TEXTO DA PÁGINA:
—————
Atualizado em 6 Outubro, 2022
Estou nas Caldas da Rainha, adoptada por uma nobre madrinha que, descobrindo por acaso as propriedades destas águas, aqui mandou erigir o primeiro hospital termal da Europa.
Um céu de chumbo ameaça chuva e uma brisa sopra desagradável, vinda do mar. O semblante de bronze de D. Leonor permanece sereno, alheio ao dia invernoso. Fotografo-a, ela em nada se altera, esta rainha Perfeitíssima. A cidade de Caldas da Rainha foi precisamente fundada por esta benfeitora em 1484.
Entro no grande parque em frente, que homenageia outro rei: D. Carlos I. As árvores, despidas e imensas, furam o céu que permanece cinza e incerto. O lago artificial reflecte grandes pavilhões que, outrora, foram a Casa de Convalescença, de apoio ao hospital. A pátina do tempo empresta-lhes um ar romanticamente decadente, são conchas vazias de uma época dourada.
Várias esculturas surpreendem-nos num ou noutro recanto deste jardim igualmente romântico, como tantos outros do século XIX, quando o comboio chegou às Caldas e com ele trouxe a aristocracia, os políticos, as elites. A moda de ir às águas para tratamento estava no apogeu, era um acontecimento social. Ramalho Ortigão fala deste jardim, onde com certeza teve muitos debates literários, pisando o chão que hoje percorro.
—————
TAREFAS A REALIZAR:
1/ Transcreva, palavra por palavra, o trecho do texto sobre as Caldas da Rainha que começa nas palavras "Entro no grande" e termina depois de "uma época dourada.".
2/ Enumere todos os grupos de pessoas que, de acordo com o texto sobre as Caldas da Rainha, o comboio trouxe às Caldas.
3/ Segundo o texto sobre as Caldas da Rainha, em que ano foi fundada a cidade de Caldas da Rainha?
—————
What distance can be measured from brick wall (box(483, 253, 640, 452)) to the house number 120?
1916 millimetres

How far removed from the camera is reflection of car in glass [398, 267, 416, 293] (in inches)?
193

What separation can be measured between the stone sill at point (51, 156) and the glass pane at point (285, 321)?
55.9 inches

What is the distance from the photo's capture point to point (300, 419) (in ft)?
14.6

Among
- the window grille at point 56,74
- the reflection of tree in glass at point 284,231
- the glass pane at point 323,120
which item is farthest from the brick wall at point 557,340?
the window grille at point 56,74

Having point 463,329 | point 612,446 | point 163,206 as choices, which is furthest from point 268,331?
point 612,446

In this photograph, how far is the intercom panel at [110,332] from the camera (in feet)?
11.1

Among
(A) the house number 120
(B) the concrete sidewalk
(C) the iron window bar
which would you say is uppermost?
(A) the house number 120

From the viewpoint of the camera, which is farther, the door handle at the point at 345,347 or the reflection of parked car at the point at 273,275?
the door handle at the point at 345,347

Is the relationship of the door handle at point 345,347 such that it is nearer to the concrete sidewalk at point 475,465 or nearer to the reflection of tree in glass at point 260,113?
—————
RESPOSTAS ESPERADAS:
1/
Entro no grande parque em frente, que homenageia outro rei: D. Carlos I. As árvores, despidas e imensas, furam o céu que permanece cinza e incerto. O lago artificial reflecte grandes pavilhões que, outrora, foram a Casa de Convalescença, de apoio ao hospital. A pátina do tempo empresta-lhes um ar romanticamente decadente, são conchas vazias de uma época dourada.

2/ A aristocracia, os políticos e as elites.

3/ Em 1484.